Carry on the interview below about aerial photographs of the curved horizon, starting right after its final sentence.

• [SELECTED EXCERPT]
━━━━━━━━━━━━━━━━━━━━━━━━━━━━━━

Me: Eight miles per minute … that’s roughly my jogging speed. >snort< And bar napkin math: nope. Not me. I’ll doodle thank you.
As you can tell from these transmissions between Malcolm and myself, we can easily go meta. I haven’t seen him in at least
a dozen years two decades, but when / if I do again, it’ll be very cool. We will need a set of rocking chairs and a blanket (for me) and I’ll play my kazoo.
Me: I think this was the first image I saw of your photos. I have always had a “thing” for that utterly black expanse beyond the atmosphere. I admire it as possibly the sexiest thing about space — that boundary when we have our shell, our atmosphere that protects us and then … silence, the beginning of it all. It says, “silence.”
What would you say is your theme for when you not only shoot, but when you decide to share an image?
Winter’s Approach: An Umber Scene in the Sierras — (c) M.C. Andrews Photography
TAH: The aerial horizon and its curvature provide the dominant theme for my aerial photographs. I started shooting this way trying to get the most unobstructed and reflection free shots out my window. It was due to a physical constraint. Then I started realizing the effect of a longer horizon line in my photos…The curvature of the earth became more perceptible and more interesting. I think there are a couple of factors at play.. the change in orientation of the horizon starts exercising our brains and we stop looking at the horizon with our preconceived notion that it is a flat line, instead we study it and recognize the curvature. We are using both sides of our brain when we look at the scene set upside down…I find that scintillating. Shooting with a wide angle lens can also exaggerate the curve as the lines spread at the edges of the photo.

━━━━━━━━━━━━━━━━━━━━━━━━━━━━━━

• [PROVIDED MATERIAL]
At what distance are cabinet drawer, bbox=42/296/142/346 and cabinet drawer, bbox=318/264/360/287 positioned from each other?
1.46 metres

━━━━━━━━━━━━━━━━━━━━━━━━━━━━━━

• [TASK OUTPUT]
To get back to the theme, it’s about trying to communicate the scene as the story of a living planet rather than a snapshot of static landscape. When I am editing, I ask myself, “Does this picture draw me into the scene? Is there a motion to it?” I want to make the planet talk, if only in a whisper. I think my better photographs are beginning to accomplish that. I don’t have a set criteria for what I choose to share, but I try to share the shots that I am excited about.
Me: This one, “Settling Skies” — clouds! I LOVE clouds! They look like I could bounce on them down the sky and then fall asleep on them… The composition of the photo with the wide slant and angle of the horizon point … was the sun “setting” or “rising” here?
Settling Skies — (c) M.C. Andrews Photography
TAH: In this shot, the sun is setting as we cruise over a broken cloud deck over South Florida. These clouds are the remains of a failed storm that ran out of energy when the sun began to set. Flying relatively close to their tops, the light and shadows really accentuated the drama of the scene. Turning the wide angle lens at various angles helped me create a sense of motion instead of trying to capture a static sunset. The weather sort of speaks for itself and becomes the story and it is complimented by the light (rather than the other way around). We cruise around between 200 and 500 miles per hour (depending on our altitude), but it feels as though we are moving slowly. The fun part of flying around the clouds is that they are our closest source of relative motion so when we pass a nearby cloud, we get a sense of how fast we are moving and it can be exhilarating. By focusing on the clouds in this shot, I tried to share some of that sensation.
Me: The sun never actually “sets” or “rises” it’s the rotation of earth that makes those things “happen” — speak to that. So, you’re sort of chasing the sun, aren’t you? (Aren’t we all?)
TAH: You have the right idea…as a pilot, I often find myself riding on a ribbon of light between night and day. We may take off after sunset only to experience it again once we get up to altitude. Depending on our direction of flight, that sunset might last a few hours. When flying to the west coast at sunset, I think of the trip as flying into a “perpetual sunset” as the sun will sit just above the horizon from the time we takeoff until we reach eastern Arizona. Not a good time to forget your sunglasses.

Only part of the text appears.